You can’t talk about the Ambience Affair without mentioning the live show. You may have seen it on the album tour a few weeks ago. You’ll get another chance to see it when they support Lisa Hannigan next month. The grandiose nature of Burials is ratcheted up even more so for a show that when I saw it in Cyprus Avenue lasted nearly an hour. Clarke says they had worked on the show throughout the summer, trying to perfect it. The loop station is still by Clarke’s feet as it was in the early days. But the pounding of feet, the sweat and the screams sound – and smell – as fresh as ever. When ‘To Be Led’ feeds into ‘The Fallen’, as it does on the album, there’s almost a sense of euphoria, like you’re watching the band attempt it for the first time. Sadly, there was little more than a handful of people at the show, through no fault of the band (though they do address this in a blog post here).

One thing that sticks with you, and especially if you play guitar, is that never once does Clarke make a mistake with his trusty sidekick. The loop station is in perfect harmony with the singer and band throughout. Does he ever make mistakes with it? “It’s good craic, yeah. There are other ways of doing it, which are a bit more expensive – you can have foolproof… loops. In a way, yeah, it’s still really difficult but it’s the only way I know how to do things. And I guess we played some of the songs… on the tour five, six or seven hundred times at this stage. And it’s still interesting for me because I can still mess up – it’s all in the challenge. It doesn’t matter how many times you play the songs they’re still new in a way; you’re still trying to perfect it and chase the elusive dream, which is a perfect set, a perfect game with no mistakes. That keeps you going, keeps you fresh, keeps you energised for the next show. Unless you have a terrible gig where you make 20 or 50 mistakes. And then you think you’ve taken a step back. But, touch wood, that thankfully hasn’t happened in some time.”
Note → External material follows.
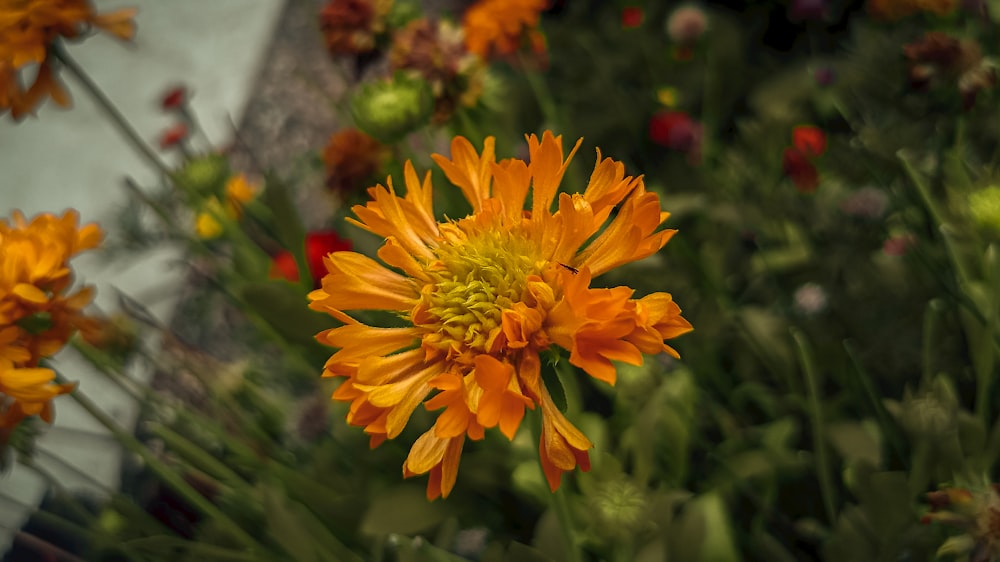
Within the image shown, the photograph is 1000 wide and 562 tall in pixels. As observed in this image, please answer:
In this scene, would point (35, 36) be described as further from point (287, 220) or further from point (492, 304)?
point (492, 304)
Clarke is never more confident when he’s talking about how much he believes in the band. Despite that disappointed blog post, there was one thing Clarke said in the interview with me that is as striking now as it was a few weeks ago and still will be next year and probably the year after that too. “We want to blow people away as much as we can, and for it to be captivating, epic and everything I look for in a live performance,” Clarke says, with no sign of a quiver in his voice. “It’s all for that moment in time.”